# Python API¶

Although the CLI can cope with most demands of Gecos users, there are some aspects, where the CLI is not flexible enough. This includes for example custom optimization processes or fine-tuned color spaces. This page explains the API of Gecos’ underlying Python code.

## Colors¶

Gecos uses scikit-image to convert between L*a*b* and RGB space. However, the scikit-image function requires a specific shape for the array of colors. The following functions wrap the scikit-image functionality, generalizing it for any shape.

gecos.rgb_to_lab(rgb)[source]

Convert one or multiple RGB color(s) to Lab color(s).

Parameters
rgbarray-like, shape=(…, 3)

The color to be converted. The only restriction on the array shape is that the length of the last dimension must be 3. RGB values are in range (0,1).

Returns
labndarray

The converted color.

gecos.lab_to_rgb(lab)[source]

Convert one or multiple Lab color(s) to RGB color(s).

Parameters
labarray-like, shape=(…, 3)
------------------------------------
» **SET EXERCISE 1**: Quote from the Gecos API page, starting at the words "# Python API¶" and ending after the words "rgbarray-like, shape=(…, 3)".
» **SET EXERCISE 2**: State whether each statement agrees with the Gecos API page, answering yes or no and quoting the deciding words: (a) Gecos relies on scikit-image for conversion between L*a*b* and RGB space. (b) The RGB values given to gecos.rgb_to_lab fall between 0 and 255. (c) The CLI is described as flexible enough for custom optimization processes.
» **SET EXERCISE 3**: Carry on the Gecos API page from its final line.
The lines that follow are separate material and are unrelated to the Gecos API page.

» **DATA SHOWN**:
------------------------------------
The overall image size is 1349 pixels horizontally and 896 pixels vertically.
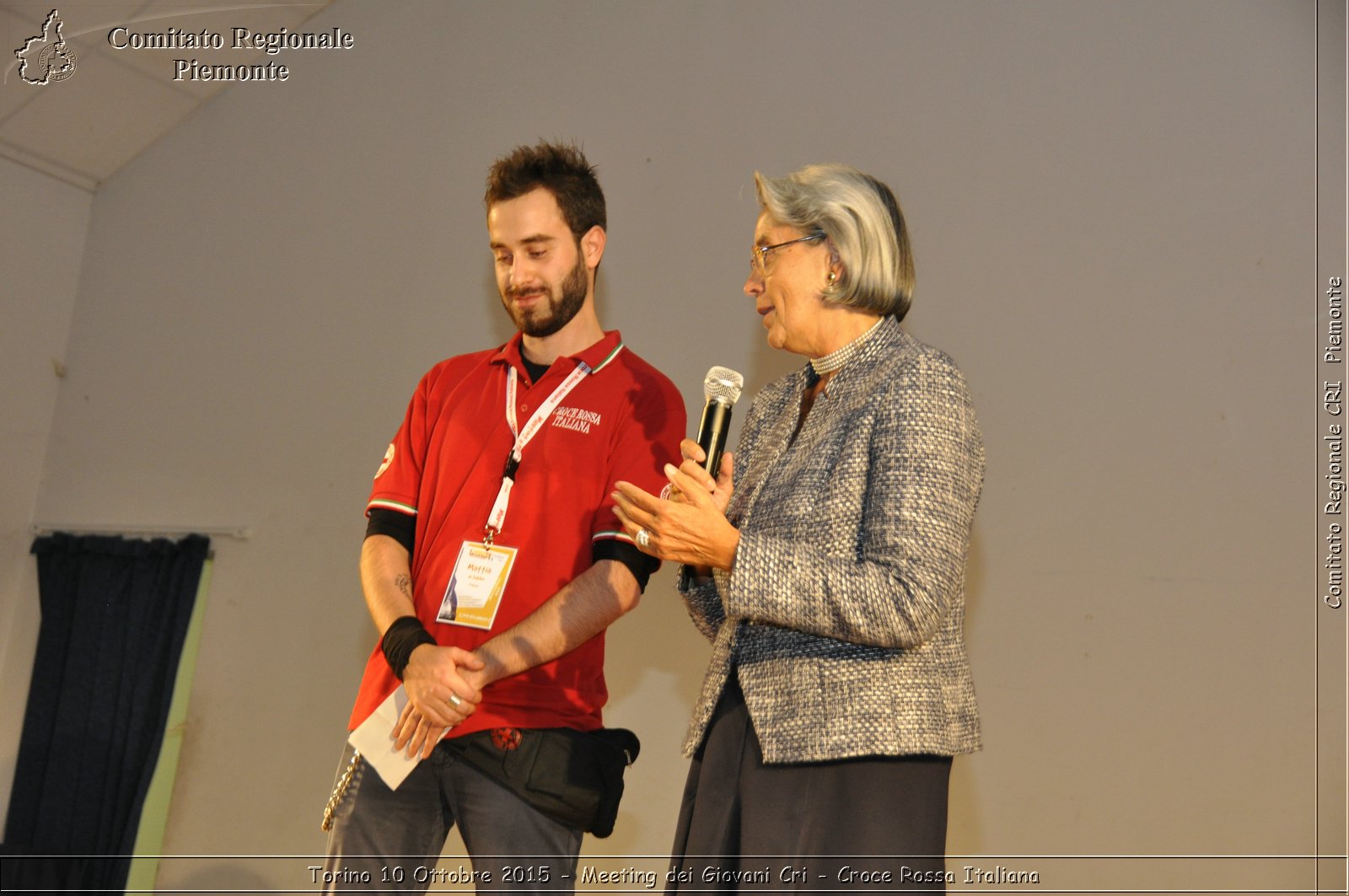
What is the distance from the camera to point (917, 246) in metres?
3.25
------------------------------------
» **WRITTEN ANSWER 1**:
# Python API¶

Although the CLI can cope with most demands of Gecos users, there are some aspects, where the CLI is not flexible enough. This includes for example custom optimization processes or fine-tuned color spaces. This page explains the API of Gecos’ underlying Python code.

## Colors¶

Gecos uses scikit-image to convert between L*a*b* and RGB space. However, the scikit-image function requires a specific shape for the array of colors. The following functions wrap the scikit-image functionality, generalizing it for any shape.

gecos.rgb_to_lab(rgb)[source]

Convert one or multiple RGB color(s) to Lab color(s).

Parameters
rgbarray-like, shape=(…, 3)

» **WRITTEN ANSWER 2**:
(a) Yes: "Gecos uses scikit-image to convert between L*a*b* and RGB space."
(b) No: "RGB values are in range (0,1)."
(c) No: "there are some aspects, where the CLI is not flexible enough. This includes for example custom optimization processes"

» **WRITTEN ANSWER 3**:
The color to be converted. The only restriction on the array shape is that the length of the last dimension must be 3.

Returns
rgbndarray

The converted color. RGB values are in range (0,1).

In order to create a color scheme, the boundaries of the L*a*b* color space must be known. For this purpose a ColorSpace object is used.

class gecos.ColorSpace(file_name=None)[source]

Create a color space, that spans the complete RGB gamut of the Lab color space. The Lab components are discretized into integer values.

A color space describes the boundaries of the color scheme to be generated. It uses the Lab color space. In addition to the inherent limit to colors, that can also be displayed in RGB space, further parts of the space can be removed by calling remove().

Parameters
file_namestr, optional

The path of a custom file to load the precalculated RGB convertible space from.

Attributes
shapetuple of int

The shape of the space, i.e. the amount of Lab values in each dimension.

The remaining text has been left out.